Tom Burroughes Group Editor 7 August 2020

Asia Compliance Specialist Taps Singapore's Training Hunger

The firm has set up online courses for wealth management professionals working in Singapore to help get a tighter grasp of compliance challenges ranging from AML through to cybersecurity matters. We talk to the people running the business.

Singapore has been tightening the screws on dirty money in its compliance drive. As part of this drive, The Monetary Authority of Singapore is requiring asset management personnel in the Asian jurisdiction to complete at least six hours of compliance and ethics training a year.

ComplianceAsia, a consultancy based in the Asian city-state and founded in 2003, has recently partnered with the Investment Management Association of Singapore to create content for iLearn, an online portal that helps train asset managers. Increased use of digital working channels means that training wealth managers about the rules has to migrate out of the conventional classroom

At the moment the biggest concern in Singapore is AML. There has been a big focus on the topic in the wake of the 1MDB financial flows out of Malaysia, Alex Duperouzel, one of the co-owners and the managing director at ComplianceAsia, said. (Philippa Allen is founder and chief executive of ComplianceAsia.)

The asset management sector has become more complicated over the past few years, Duperouzel said, whether because of new requirements for fee disclosure, new investment styles such as ESG, or new ways of thinking about risk and investment suitability. 

“People need a different learning option to keep up with this,” he said. The wealth industry was more transactional a few decades ago, but this is changing.”

Other important areas are the fair treatment of investors and certain business ethics questions. “The industry wants a standardised set of courses,” Duperouzel said. 

Operating across Asia, ComplianceAsia has offices in Hong Kong, Shanghai, Singapore and Tokyo.

The rise of such business ventures attests to how "ed-tech", aka education technology, is accelerating, driven not just by remote working caused by COVID-19 but by a greater desire to learn "on the hoof" and in a more flexible way than based in a classroom. WealthBriefingAsia recently profiled the online talent management and development firm MentorMe, based in Hong Kong. 

The courses
The course work, which covers a number of modules that people can learn in “bite-sized” amounts, examines the different features of regulation and compliance affecting wealth management practitioners in Asia. The courses were assembled by assessing a lot of feedback from the IMAS and wider industry. They have also been constructed to take into account changing work habits, how people work from home, how they study and read content while travelling, or when they are out and about in a town.
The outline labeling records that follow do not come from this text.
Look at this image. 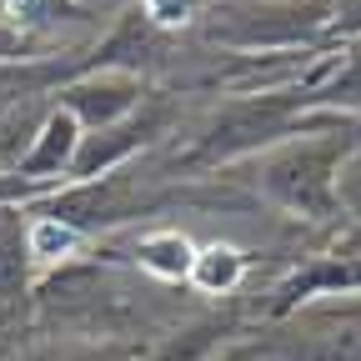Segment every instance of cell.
I'll return each instance as SVG.
<instances>
[{"instance_id":"8fae6325","label":"cell","mask_w":361,"mask_h":361,"mask_svg":"<svg viewBox=\"0 0 361 361\" xmlns=\"http://www.w3.org/2000/svg\"><path fill=\"white\" fill-rule=\"evenodd\" d=\"M135 11L166 30V25H186V20L206 16V0H135Z\"/></svg>"},{"instance_id":"8992f818","label":"cell","mask_w":361,"mask_h":361,"mask_svg":"<svg viewBox=\"0 0 361 361\" xmlns=\"http://www.w3.org/2000/svg\"><path fill=\"white\" fill-rule=\"evenodd\" d=\"M35 256H30V206H0V311H11L35 286Z\"/></svg>"},{"instance_id":"277c9868","label":"cell","mask_w":361,"mask_h":361,"mask_svg":"<svg viewBox=\"0 0 361 361\" xmlns=\"http://www.w3.org/2000/svg\"><path fill=\"white\" fill-rule=\"evenodd\" d=\"M161 126H166L161 111H135V116H126L121 126L85 130V135H80V151H75V166H71V176H66V186H80V180H101V176L121 171L141 146L156 141Z\"/></svg>"},{"instance_id":"30bf717a","label":"cell","mask_w":361,"mask_h":361,"mask_svg":"<svg viewBox=\"0 0 361 361\" xmlns=\"http://www.w3.org/2000/svg\"><path fill=\"white\" fill-rule=\"evenodd\" d=\"M241 271H246V256L236 251V246H201L196 251V261H191V281L201 286V291H231L236 281H241Z\"/></svg>"},{"instance_id":"4fadbf2b","label":"cell","mask_w":361,"mask_h":361,"mask_svg":"<svg viewBox=\"0 0 361 361\" xmlns=\"http://www.w3.org/2000/svg\"><path fill=\"white\" fill-rule=\"evenodd\" d=\"M326 40L361 45V0H331V25H326Z\"/></svg>"},{"instance_id":"ba28073f","label":"cell","mask_w":361,"mask_h":361,"mask_svg":"<svg viewBox=\"0 0 361 361\" xmlns=\"http://www.w3.org/2000/svg\"><path fill=\"white\" fill-rule=\"evenodd\" d=\"M191 261H196V246H191V236H180V231H156V236L135 241V266L156 271V276H166V281L191 276Z\"/></svg>"},{"instance_id":"7a4b0ae2","label":"cell","mask_w":361,"mask_h":361,"mask_svg":"<svg viewBox=\"0 0 361 361\" xmlns=\"http://www.w3.org/2000/svg\"><path fill=\"white\" fill-rule=\"evenodd\" d=\"M346 130H322V135H301V141H286L276 146L266 161H261V186L266 196L296 211V216H311L322 221L336 211V176H341V161H346Z\"/></svg>"},{"instance_id":"9c48e42d","label":"cell","mask_w":361,"mask_h":361,"mask_svg":"<svg viewBox=\"0 0 361 361\" xmlns=\"http://www.w3.org/2000/svg\"><path fill=\"white\" fill-rule=\"evenodd\" d=\"M80 241H85V236L71 231L66 221L30 211V256H35V266H56V271H61V261H71V256L80 251Z\"/></svg>"},{"instance_id":"3957f363","label":"cell","mask_w":361,"mask_h":361,"mask_svg":"<svg viewBox=\"0 0 361 361\" xmlns=\"http://www.w3.org/2000/svg\"><path fill=\"white\" fill-rule=\"evenodd\" d=\"M51 101L61 111H71L80 130H106L146 106V85H141V75H126V71H80Z\"/></svg>"},{"instance_id":"5bb4252c","label":"cell","mask_w":361,"mask_h":361,"mask_svg":"<svg viewBox=\"0 0 361 361\" xmlns=\"http://www.w3.org/2000/svg\"><path fill=\"white\" fill-rule=\"evenodd\" d=\"M40 196H51V191H40L25 176H0V206H35Z\"/></svg>"},{"instance_id":"5b68a950","label":"cell","mask_w":361,"mask_h":361,"mask_svg":"<svg viewBox=\"0 0 361 361\" xmlns=\"http://www.w3.org/2000/svg\"><path fill=\"white\" fill-rule=\"evenodd\" d=\"M80 135H85V130L75 126V116L56 106L51 116H45V126H40V135H35V146H30L20 176L35 180L40 191L66 186V176H71V166H75V151H80Z\"/></svg>"},{"instance_id":"52a82bcc","label":"cell","mask_w":361,"mask_h":361,"mask_svg":"<svg viewBox=\"0 0 361 361\" xmlns=\"http://www.w3.org/2000/svg\"><path fill=\"white\" fill-rule=\"evenodd\" d=\"M51 111H56L51 96L0 111V176H20V166H25V156H30V146H35V135H40Z\"/></svg>"},{"instance_id":"6da1fadb","label":"cell","mask_w":361,"mask_h":361,"mask_svg":"<svg viewBox=\"0 0 361 361\" xmlns=\"http://www.w3.org/2000/svg\"><path fill=\"white\" fill-rule=\"evenodd\" d=\"M331 0H236L206 11V40L231 51H296L326 40Z\"/></svg>"},{"instance_id":"7c38bea8","label":"cell","mask_w":361,"mask_h":361,"mask_svg":"<svg viewBox=\"0 0 361 361\" xmlns=\"http://www.w3.org/2000/svg\"><path fill=\"white\" fill-rule=\"evenodd\" d=\"M316 286H361V266H316L311 276H296V281L286 286V301L311 296Z\"/></svg>"}]
</instances>
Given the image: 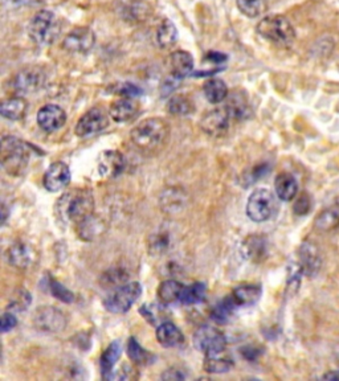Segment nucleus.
<instances>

Subject matter includes the following areas: 
-- Anti-money laundering and countering the financing of terrorism in Singapore; 
-- Corporate governance and the senior management individual accountability regime in Singapore; 
-- Ethics in the financial industry; 
-- Intro to MAS regulations for fund managers; 
-- Market abuse in Singapore; and 
-- Strengthening cyber resilience Singapore. 

ComplianceAsia’s programme has been operating for some time. The Monetary Authority of Singapore required a first round of training to be achieved by 30 June.